Dear developers,
I’ve two data types: WES and RNA; per-sample DNA have tumor and normal, while RNA has tumor only.
I run the WES pipeline hiding tumor normal as long as possible, at later stages I create branch and do a join as needed.
In order to run multiqc per-sample there are wes tumor and wes normal, that will be joined and similarly applybqsr files.
There are RNA data as well, however, not all WES samples have RNA.

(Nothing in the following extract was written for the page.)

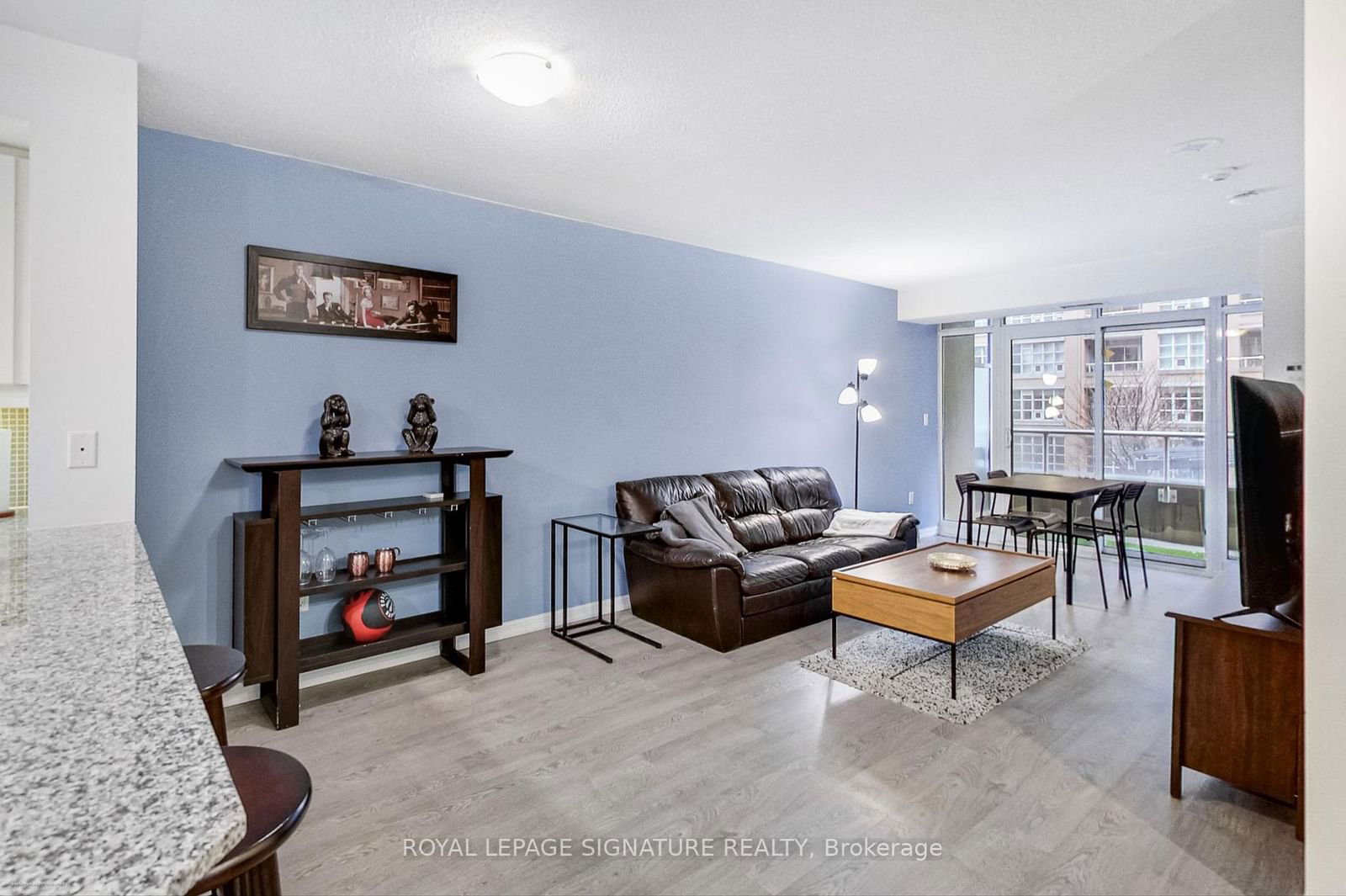 65 East Liberty St, unit 408 for sale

I’ve multiple channels: fastp_wes_tumor, fastp_wes_normal, fastp_tumor_rna and wes_applybqsr_normal, wes_applybqsr_tumor and such.

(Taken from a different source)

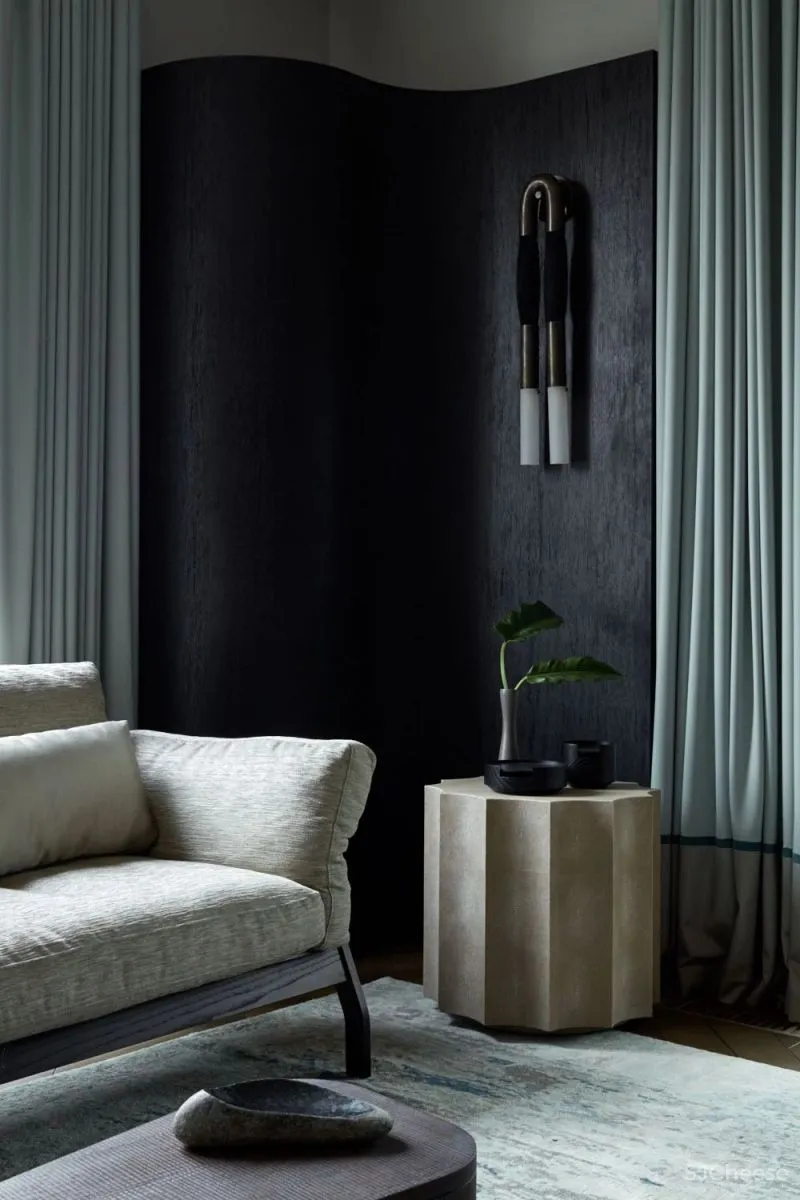 高奢复古,真正的高级范儿~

I’d like to run multiqc on all samples whether there’s RNA data available or otherwise.
I’ve following code:
ch_fastp_normal = Channel.of(
[ [batch:'SEMA-MM-001', timepoint:'MM-0486-T-01', tissue:'normal', sequencing_type:'wes'],
tuple( file('normal_wes_fastq1.gz'),file('normal_wes_fastq2.gz')),file('1_normal.html'),file('1_normal.json') ],
[ [batch:'SEMA-MM-001', timepoint:'MM-0487-T-01', tissue:'normal', sequencing_type:'wes'],
tuple( file('normal_wes_fastq1.gz'),file('normal_wes_fastq2.gz')),file('1_normal.html'),file('1_normal.json') ]
)
ch_fastp_tumor = Channel.of(
[ [batch:'SEMA-MM-001', timepoint:'MM-0486-T-01', tissue:'tumor', sequencing_type:'wes'],
tuple( file('tumor_wes_fastq1.gz'),file('tumor_wes_fastq2.gz')),file('1_tumor.html'),file('1_tumor.json') ],
[ [batch:'SEMA-MM-001', timepoint:'MM-0487-T-01', tissue:'tumor', sequencing_type:'wes'],
tuple( file('tumor_wes_fastq1.gz'),file('tumor_wes_fastq2.gz')),file('1_tumor.html'),file('1_tumor.json') ]
)
ch_rna_fastp_tumor = Channel.of(
[ [batch:'SEMA-MM-001', timepoint:'MM-0486-T-01', tissue:'rna', sequencing_type:'wes'],
tuple( file('rna_fastq1.gz'),file('rna_fastq2.gz')),file('1_rna.html'),file('1_rna.json') ]
)
ch_fastp_normal.map{meta,reads_fq,html,json->["${meta.timepoint}", meta,reads_fq,html,json]}
.join(ch_fastp_tumor.map{meta3,reads_fq3,html3,json3->["${meta3.timepoint}", meta3,reads_fq3,html3,json3]})
.join(ch_rna_fastp_tumor.map{meta2,reads_fq2,html2,json2->["${meta2.timepoint}", meta2,reads_fq2,html2,json2]}, failOnMismatch:false, failOnDuplicate:true)
.view()
ch_fastp_normal.map{meta,reads_fq,html,json->["${meta.timepoint}", meta,reads_fq,html,json]}
.join(ch_fastp_tumor.map{meta3,reads_fq3,html3,json3->["${meta3.timepoint}", meta3,reads_fq3,html3,json3]})
.join(ch_rna_fastp_tumor.map{meta2,reads_fq2,html2,json2->["${meta2.timepoint}", meta2,reads_fq2,html2,json2]}, failOnMismatch:false, failOnDuplicate:true)
.groupTuple()
.multiMap { pid, meta1, reads_fq,html,json, meta3, reads_fq3,html3,json3,meta2, reads_fq2,html2,json2->
normal_fastp: [ meta1[0], reads_fq,html,json ]
tumor_fastp: [ meta3[0], reads_fq3,html3,json3,meta2]
rna_fastp: [ meta2[0], reads_fq2,html2,json2]
}
.set { ch_merged_fastp }
ch_merged_fastp.normal_fastp.view()
I do join but sample MM-0487-T-01 is left out.
My multiqc code would be as:
multiqc sample_name/RNA/primary/fastp/tumor/ \
sample_name/RNA/primary/star_align/ \
sample_name/WES/primary/fastp/tumor/ \
sample_name/WES/primary/fastp/normal/ \
sample_name/WES/primary/applybqsr/tumor/ \
sample_name/WES/primary/applybqsr/normal/ \
--zip-data-dir --config config_multiqc.yaml --force
I do not know how do write code that performs a full outer join and encompasses all samples. Or, how to write a conditional code in nextflow so it checks if RNA data are unavailable that variable is excluded.